“You need to understand . . . ”
“I understand everything, thanks. You fed, and she died because of it. That’s evil.”
He didn’t move. He frowned and averted his gaze, and I thought that maybe I had touched his conscience. But to my surprise, he spoke with regret and changed the subject. “Once I had a child,” he began softly, but his own history didn’t interest me.
“No. I don’t care. No matter what you’ve lost, you have no right to decide whether another person lives or dies.”
He met my gaze steadily and parted his lips, letting me see the sharp points of his fangs. “I have every right.”
“No. No. Vampires don’t exist,” I said. I jammed my key into the lock of the door on the driver’s side. He still didn’t move.
“Then who killed the woman?” he asked mildly. “You?”
“No! I was the one who would have saved her. You stole that victory away.”
“Victory?”
I heard my own fears in that single word. “Sure, it was back, but it hadn’t won yet. I had a treatment plan prepared. We would have gone after it, hard.” I held his gaze, knowing my own was filled with accusation and anger. “I would have won. I would have saved her. But you stole her first.” I took a deep breath and glared at him. He watched me steadily, those full lips curving in that damned amusement. “You cheated me and you cheated Mrs Curtis.”
“Are you sure?”
“Yes!”
But I wasn’t and he knew it. You can never be sure. Remission might be permanent or might not be. I’d been sure that Mrs Curtis’ previous round of treatment would finish the cancer, but the blood tests don’t lie.
He was watching me. “Don’t you want to know the rest of the story?”
There was something seductive about his voice, something that I feared I would find compelling. There was something more seductive about the notion that he knew more than I did, and that he would share. Why did I recognize him? How could it be possible?
How could I not remember?
I felt charmed by him and didn’t trust the jumbled feelings I felt in his presence. I was aroused. I was furious. I wanted to know how he kissed. I wanted him to disappear for ever. “No,” I said with a heat that was rare for me.

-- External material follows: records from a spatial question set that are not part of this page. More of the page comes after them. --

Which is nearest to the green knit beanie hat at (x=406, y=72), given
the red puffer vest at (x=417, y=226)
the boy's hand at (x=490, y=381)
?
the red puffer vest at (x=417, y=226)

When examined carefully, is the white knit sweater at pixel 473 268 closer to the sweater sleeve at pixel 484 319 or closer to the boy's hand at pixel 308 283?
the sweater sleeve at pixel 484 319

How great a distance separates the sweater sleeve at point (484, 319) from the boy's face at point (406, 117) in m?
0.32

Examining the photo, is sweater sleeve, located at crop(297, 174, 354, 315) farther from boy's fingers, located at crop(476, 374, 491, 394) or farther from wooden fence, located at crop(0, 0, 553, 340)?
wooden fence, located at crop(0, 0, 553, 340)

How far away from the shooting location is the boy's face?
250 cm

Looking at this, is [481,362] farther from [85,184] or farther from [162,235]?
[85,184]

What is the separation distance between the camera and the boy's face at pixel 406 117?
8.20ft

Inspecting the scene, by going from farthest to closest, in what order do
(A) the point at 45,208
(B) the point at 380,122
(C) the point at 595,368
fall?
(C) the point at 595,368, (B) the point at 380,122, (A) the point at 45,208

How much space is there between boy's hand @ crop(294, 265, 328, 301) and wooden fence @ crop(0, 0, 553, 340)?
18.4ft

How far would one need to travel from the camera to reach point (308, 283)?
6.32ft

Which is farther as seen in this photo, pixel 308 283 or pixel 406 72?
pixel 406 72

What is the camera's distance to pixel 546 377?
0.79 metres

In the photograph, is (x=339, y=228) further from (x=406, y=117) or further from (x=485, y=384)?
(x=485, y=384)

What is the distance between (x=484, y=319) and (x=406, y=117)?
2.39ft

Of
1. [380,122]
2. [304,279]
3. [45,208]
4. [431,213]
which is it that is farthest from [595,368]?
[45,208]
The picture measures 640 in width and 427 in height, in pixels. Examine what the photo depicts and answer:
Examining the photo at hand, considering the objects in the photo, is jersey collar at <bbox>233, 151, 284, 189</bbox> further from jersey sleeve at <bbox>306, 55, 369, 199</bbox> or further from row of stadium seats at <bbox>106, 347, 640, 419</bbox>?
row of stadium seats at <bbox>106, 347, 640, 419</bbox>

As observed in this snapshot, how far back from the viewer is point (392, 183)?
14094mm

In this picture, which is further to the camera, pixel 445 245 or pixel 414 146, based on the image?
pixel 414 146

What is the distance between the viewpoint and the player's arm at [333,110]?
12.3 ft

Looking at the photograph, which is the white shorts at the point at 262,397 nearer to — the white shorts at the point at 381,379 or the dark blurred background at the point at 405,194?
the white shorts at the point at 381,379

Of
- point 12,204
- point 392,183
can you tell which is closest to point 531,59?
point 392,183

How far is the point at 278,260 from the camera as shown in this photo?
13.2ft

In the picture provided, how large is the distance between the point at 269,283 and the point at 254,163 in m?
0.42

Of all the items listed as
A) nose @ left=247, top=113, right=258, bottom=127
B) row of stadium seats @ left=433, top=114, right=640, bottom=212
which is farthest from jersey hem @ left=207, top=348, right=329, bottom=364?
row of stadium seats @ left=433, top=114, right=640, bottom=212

His eyes twinkled, their darkness lit as the night sky had been lit with stars. “What if I don’t want to go?”
I shoved him and he moved from the fender of my car. There was nothing virtual about him. He felt muscled, as if he worked out, solid and real, and I tingled in an unwelcome way.
“You can’t stop the coven of mercy, Rosemary,” Micah whispered, his words making me catch my breath.
“How do you know my name?” He’d known which car was mine, too.
“I know a lot of things.” He arched a dark brow. “I’ve watched you for a long time. Not everyone prefers solitude.”
His words startled me, in more ways than one, but he didn’t have a shard of doubt. He was too smug, too sure.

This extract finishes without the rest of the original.